PHOENIX — The state’s top health official said Arizona may not meet President Biden’s goal of getting 70% of residents vaccinated against the coronavirus by July 4.

“Historically, Arizona has had pockets of vaccine hesitancy, even before COVID-19,’’ Dr. Cara Christ said Friday. “That kind of sets a baseline.’’

At the same time, she said, there has been a sharp decline in the number of vaccines being administered.

“A lot of Arizonans are independent. They want to make these decisions on their own,’’ said Christ.

Her prime weapon is getting information out about the vaccines and how they are safe, effective and free, she said.

Christ said she still thinks Arizona can get to 70% — eventually.

She noted there is a “wait and see’’ group sitting on the sidelines, waiting for some specific reason to get inoculated and watching for reports of side effects.

“But if there was an uptick in cases, maybe those wait-and-sees would be, ‘All right, maybe I’m not going to wait and see anymore; I’m going to get vaccinated,’ ‘’ Christ said.

The flagging interest in getting inoculated is reflected in the numbers.

At its peak, the sites run by her Arizona Department of Health Services were administering more than 169,000 doses a week. On one day in particular, Christ said, more than 12,000 shots were put into arms in a 24-hour period.

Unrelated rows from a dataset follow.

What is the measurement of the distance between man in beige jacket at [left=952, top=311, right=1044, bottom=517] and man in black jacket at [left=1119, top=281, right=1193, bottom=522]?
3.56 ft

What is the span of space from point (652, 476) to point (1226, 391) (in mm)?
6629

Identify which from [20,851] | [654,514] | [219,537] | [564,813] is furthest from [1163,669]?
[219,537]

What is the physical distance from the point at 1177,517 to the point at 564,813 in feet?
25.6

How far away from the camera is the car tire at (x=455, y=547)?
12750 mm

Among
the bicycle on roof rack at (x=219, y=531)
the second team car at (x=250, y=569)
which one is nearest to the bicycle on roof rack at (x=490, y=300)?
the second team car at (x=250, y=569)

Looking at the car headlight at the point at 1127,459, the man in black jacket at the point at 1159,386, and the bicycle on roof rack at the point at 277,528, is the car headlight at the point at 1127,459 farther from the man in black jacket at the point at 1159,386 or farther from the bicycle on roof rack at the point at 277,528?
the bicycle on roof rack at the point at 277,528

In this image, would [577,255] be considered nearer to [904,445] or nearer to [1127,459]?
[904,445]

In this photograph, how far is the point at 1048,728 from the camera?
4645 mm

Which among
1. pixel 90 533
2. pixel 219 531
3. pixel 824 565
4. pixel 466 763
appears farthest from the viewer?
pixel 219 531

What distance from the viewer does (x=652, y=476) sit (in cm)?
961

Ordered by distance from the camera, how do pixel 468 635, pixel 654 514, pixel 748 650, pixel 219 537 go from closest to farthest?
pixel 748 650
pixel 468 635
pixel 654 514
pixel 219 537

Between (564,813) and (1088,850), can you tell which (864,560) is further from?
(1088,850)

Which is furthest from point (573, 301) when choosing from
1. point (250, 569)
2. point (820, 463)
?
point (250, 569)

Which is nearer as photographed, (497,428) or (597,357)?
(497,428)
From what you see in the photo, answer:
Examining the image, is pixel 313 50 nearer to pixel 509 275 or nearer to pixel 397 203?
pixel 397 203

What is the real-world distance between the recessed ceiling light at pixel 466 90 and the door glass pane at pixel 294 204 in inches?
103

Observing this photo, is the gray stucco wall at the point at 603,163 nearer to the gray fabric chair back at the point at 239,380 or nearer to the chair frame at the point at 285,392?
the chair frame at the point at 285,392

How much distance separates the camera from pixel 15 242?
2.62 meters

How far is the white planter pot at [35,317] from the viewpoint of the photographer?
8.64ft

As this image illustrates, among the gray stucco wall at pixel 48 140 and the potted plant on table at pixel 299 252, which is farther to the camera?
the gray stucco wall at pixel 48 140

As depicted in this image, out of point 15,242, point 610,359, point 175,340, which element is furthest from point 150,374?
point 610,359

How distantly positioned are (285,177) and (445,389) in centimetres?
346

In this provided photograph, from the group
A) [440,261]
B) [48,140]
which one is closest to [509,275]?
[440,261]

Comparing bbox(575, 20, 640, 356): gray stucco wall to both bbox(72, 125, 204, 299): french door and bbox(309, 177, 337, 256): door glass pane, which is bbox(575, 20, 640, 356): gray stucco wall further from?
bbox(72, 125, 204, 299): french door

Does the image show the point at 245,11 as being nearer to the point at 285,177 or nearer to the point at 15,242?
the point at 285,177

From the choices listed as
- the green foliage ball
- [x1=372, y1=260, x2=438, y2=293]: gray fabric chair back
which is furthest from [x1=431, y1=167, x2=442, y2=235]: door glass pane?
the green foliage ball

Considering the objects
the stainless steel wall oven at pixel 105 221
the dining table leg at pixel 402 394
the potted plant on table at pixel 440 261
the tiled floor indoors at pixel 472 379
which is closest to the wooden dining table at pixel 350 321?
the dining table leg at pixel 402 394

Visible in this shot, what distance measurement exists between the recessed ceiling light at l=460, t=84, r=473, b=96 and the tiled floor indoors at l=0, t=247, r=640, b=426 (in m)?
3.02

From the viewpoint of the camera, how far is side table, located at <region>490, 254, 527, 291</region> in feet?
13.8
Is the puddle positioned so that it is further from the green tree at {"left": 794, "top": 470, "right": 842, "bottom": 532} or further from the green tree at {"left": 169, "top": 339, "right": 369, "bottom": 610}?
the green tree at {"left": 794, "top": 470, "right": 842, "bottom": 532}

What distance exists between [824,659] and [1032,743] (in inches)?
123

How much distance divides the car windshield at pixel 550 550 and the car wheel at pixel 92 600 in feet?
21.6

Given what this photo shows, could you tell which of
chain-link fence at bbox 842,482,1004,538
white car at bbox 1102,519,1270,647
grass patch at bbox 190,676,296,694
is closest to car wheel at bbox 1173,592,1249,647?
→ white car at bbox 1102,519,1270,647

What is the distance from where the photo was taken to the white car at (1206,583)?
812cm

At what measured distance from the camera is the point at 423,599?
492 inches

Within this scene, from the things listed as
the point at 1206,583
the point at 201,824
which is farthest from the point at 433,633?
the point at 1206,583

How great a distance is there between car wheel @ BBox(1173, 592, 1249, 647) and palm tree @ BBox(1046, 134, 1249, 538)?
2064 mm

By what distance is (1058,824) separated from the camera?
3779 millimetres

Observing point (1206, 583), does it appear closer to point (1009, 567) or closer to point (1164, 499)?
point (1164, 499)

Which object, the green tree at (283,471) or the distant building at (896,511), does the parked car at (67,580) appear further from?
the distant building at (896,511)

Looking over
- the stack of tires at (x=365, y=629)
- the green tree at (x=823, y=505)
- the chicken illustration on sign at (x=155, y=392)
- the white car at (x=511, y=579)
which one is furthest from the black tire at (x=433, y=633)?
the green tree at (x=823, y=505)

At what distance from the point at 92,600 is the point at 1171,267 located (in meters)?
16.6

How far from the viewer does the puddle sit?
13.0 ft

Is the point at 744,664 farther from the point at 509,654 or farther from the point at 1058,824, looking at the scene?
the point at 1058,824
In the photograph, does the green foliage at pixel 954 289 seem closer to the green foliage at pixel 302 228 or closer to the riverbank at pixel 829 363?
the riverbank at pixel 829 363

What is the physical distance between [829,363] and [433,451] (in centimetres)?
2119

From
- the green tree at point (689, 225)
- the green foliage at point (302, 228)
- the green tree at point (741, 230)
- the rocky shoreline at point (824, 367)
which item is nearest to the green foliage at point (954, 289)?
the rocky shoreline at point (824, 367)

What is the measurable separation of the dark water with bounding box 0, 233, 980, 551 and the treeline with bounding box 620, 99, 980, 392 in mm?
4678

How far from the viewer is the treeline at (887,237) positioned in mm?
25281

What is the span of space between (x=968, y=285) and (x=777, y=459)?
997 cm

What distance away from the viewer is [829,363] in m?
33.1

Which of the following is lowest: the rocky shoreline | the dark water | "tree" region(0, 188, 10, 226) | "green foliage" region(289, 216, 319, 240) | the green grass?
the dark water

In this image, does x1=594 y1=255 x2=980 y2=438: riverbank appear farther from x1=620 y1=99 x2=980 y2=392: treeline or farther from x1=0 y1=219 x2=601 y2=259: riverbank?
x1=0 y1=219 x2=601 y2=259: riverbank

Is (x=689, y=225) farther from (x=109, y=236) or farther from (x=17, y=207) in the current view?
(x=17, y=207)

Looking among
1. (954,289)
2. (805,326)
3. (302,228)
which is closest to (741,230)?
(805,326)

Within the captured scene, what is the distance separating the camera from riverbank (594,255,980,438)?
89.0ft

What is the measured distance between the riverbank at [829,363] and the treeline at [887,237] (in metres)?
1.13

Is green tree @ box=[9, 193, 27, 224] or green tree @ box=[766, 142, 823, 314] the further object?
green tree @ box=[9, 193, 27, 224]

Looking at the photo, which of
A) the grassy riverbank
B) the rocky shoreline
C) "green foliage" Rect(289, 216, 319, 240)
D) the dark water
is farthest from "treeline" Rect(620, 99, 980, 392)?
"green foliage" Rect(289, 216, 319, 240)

By contrast, only 13,000 doses were given out all of last week at all of the state-run sites.

These facts played into Christ’s decision earlier this week to shut down all the state-run mass vaccination sites, which will administer their last shots in arms by June 28.

Arizonans are still getting ill, however.

On Friday, the health department reported another 346 new cases and 20 additional deaths. That brings the total number of known deaths to 17,673.

Also, 5% of tests for the virus came back positive in the latest numbers.

Christ said there will be a continued move to get the vaccines into the community, ranging from availability at pharmacies and grocery stores, to pop-up clinics, to other community-based events.

More than 260 doctors are taking advantage of their ability to get the vaccine directly and have already ordered close to 58,000 doses, she said.

The decision to shutter the state-run sites is not permanent, especially if there is a new outbreak — which remains a possibility, Christ said.

“We’re always watching for a potential surge in cases, given there’s so many unknowns about COVID-19 and potential variants,’’ she said. For the moment, though, she said there has been a “stabilization’’ in cases.

“If there is another demand we can stand these sites up relatively quickly,’’ she said, pointing out it took less than a week to get the site at State Farm Stadium in Glendale operating.

Separately, Christ continues to push for parents to get their teens, ages 12 and up, vaccinated now that the U.S. Food and Drug Administration has approved the Pfizer vaccine for that age group.

But she said that requires parents paying attention to where they make their appointments, as not all sites have the Pfizer vaccine, which has more stringent storage requirements than the Moderna or Johnson & Johnson vaccines.

Arizona continues to look at incentives to get people vaccinated, though nowhere near the million-dollar lotteries being operated by some states.

The closest is an arrangement with the Arizona Diamondbacks and Blue Cross/Blue Shield for an event at Bank One Ballpark in Phoenix on Saturday where kids can run the bases and, once they get a second inoculation, get a free ticket to a future baseball game.